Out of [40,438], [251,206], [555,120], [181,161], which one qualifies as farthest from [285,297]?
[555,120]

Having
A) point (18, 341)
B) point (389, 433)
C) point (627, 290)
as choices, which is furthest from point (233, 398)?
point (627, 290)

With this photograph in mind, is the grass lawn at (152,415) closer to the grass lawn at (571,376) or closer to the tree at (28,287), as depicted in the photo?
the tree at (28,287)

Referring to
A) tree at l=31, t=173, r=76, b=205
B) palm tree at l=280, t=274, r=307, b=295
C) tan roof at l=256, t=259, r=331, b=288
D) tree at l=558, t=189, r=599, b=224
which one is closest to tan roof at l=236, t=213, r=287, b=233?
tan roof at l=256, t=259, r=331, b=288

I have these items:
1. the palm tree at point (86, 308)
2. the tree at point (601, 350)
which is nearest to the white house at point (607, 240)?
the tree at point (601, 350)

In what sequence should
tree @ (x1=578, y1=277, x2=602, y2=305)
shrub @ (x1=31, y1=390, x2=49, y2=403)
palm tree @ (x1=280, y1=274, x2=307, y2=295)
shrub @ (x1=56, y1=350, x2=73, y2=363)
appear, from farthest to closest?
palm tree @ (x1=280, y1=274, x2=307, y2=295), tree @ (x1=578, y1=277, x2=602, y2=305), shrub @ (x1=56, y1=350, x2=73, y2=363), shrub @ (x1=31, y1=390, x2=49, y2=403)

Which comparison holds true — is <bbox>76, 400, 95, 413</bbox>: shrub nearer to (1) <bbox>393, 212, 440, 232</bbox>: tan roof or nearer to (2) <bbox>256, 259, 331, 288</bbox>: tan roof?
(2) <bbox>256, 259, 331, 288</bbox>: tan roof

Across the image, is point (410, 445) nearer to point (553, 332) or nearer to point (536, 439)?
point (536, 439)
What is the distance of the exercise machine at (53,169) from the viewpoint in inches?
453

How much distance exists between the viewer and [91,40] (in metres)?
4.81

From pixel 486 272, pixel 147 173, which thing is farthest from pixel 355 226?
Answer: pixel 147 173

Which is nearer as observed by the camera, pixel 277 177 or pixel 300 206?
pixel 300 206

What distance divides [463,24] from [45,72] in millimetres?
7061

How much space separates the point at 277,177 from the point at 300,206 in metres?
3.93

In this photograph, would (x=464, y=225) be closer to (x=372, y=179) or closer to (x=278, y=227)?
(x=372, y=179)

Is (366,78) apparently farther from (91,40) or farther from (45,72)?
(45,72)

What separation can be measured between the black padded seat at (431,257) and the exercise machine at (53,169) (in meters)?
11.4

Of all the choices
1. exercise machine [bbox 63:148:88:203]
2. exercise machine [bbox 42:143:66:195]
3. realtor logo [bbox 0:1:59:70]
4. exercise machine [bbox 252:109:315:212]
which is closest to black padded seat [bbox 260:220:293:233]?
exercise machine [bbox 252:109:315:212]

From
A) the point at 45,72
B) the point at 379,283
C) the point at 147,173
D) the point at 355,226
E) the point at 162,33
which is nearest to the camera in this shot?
※ ※ ※
:: Directions for this task ::
Copy all of the material above word for word.

:: Task response ::
Out of [40,438], [251,206], [555,120], [181,161], which one qualifies as farthest from [285,297]?
[555,120]

Having
A) point (18, 341)
B) point (389, 433)
C) point (627, 290)
as choices, which is furthest from point (233, 398)?
point (627, 290)

With this photograph in mind, is the grass lawn at (152,415) closer to the grass lawn at (571,376) or closer to the tree at (28,287), as depicted in the photo?
the tree at (28,287)

Referring to
A) tree at l=31, t=173, r=76, b=205
B) palm tree at l=280, t=274, r=307, b=295
C) tan roof at l=256, t=259, r=331, b=288
D) tree at l=558, t=189, r=599, b=224
which one is closest to tan roof at l=236, t=213, r=287, b=233?
tan roof at l=256, t=259, r=331, b=288

I have these items:
1. the palm tree at point (86, 308)
2. the tree at point (601, 350)
which is nearest to the white house at point (607, 240)?
the tree at point (601, 350)

In what sequence should
tree @ (x1=578, y1=277, x2=602, y2=305)
shrub @ (x1=31, y1=390, x2=49, y2=403)
palm tree @ (x1=280, y1=274, x2=307, y2=295)
shrub @ (x1=56, y1=350, x2=73, y2=363)
appear, from farthest to closest?
palm tree @ (x1=280, y1=274, x2=307, y2=295), tree @ (x1=578, y1=277, x2=602, y2=305), shrub @ (x1=56, y1=350, x2=73, y2=363), shrub @ (x1=31, y1=390, x2=49, y2=403)

Which comparison holds true — is <bbox>76, 400, 95, 413</bbox>: shrub nearer to (1) <bbox>393, 212, 440, 232</bbox>: tan roof or nearer to (2) <bbox>256, 259, 331, 288</bbox>: tan roof?
(2) <bbox>256, 259, 331, 288</bbox>: tan roof

Across the image, is point (410, 445) nearer to point (553, 332) or nearer to point (536, 439)?
point (536, 439)
What is the distance of the exercise machine at (53,169) from the viewpoint in inches?
453

How much distance exists between the viewer and [91,40] (in metres)?
4.81

From pixel 486 272, pixel 147 173, which thing is farthest from pixel 355 226?
Answer: pixel 147 173

Which is nearer as observed by the camera, pixel 277 177 or pixel 300 206?
pixel 300 206

What distance divides [463,24] from [45,72] in millimetres?
7061

How much space separates the point at 277,177 from the point at 300,206 in metres?
3.93

In this photograph, would (x=464, y=225) be closer to (x=372, y=179) or closer to (x=278, y=227)?
(x=372, y=179)

Is (366,78) apparently farther from (91,40) or farther from (45,72)?
(45,72)

What separation can be measured between the black padded seat at (431,257) and the exercise machine at (53,169) (in meters)?
11.4

Of all the choices
1. exercise machine [bbox 63:148:88:203]
2. exercise machine [bbox 42:143:66:195]
3. realtor logo [bbox 0:1:59:70]
4. exercise machine [bbox 252:109:315:212]
which is closest to black padded seat [bbox 260:220:293:233]?
exercise machine [bbox 252:109:315:212]

From
A) the point at 45,72
B) the point at 379,283
C) the point at 147,173
D) the point at 355,226
E) the point at 162,33
which is nearest to the camera in this shot?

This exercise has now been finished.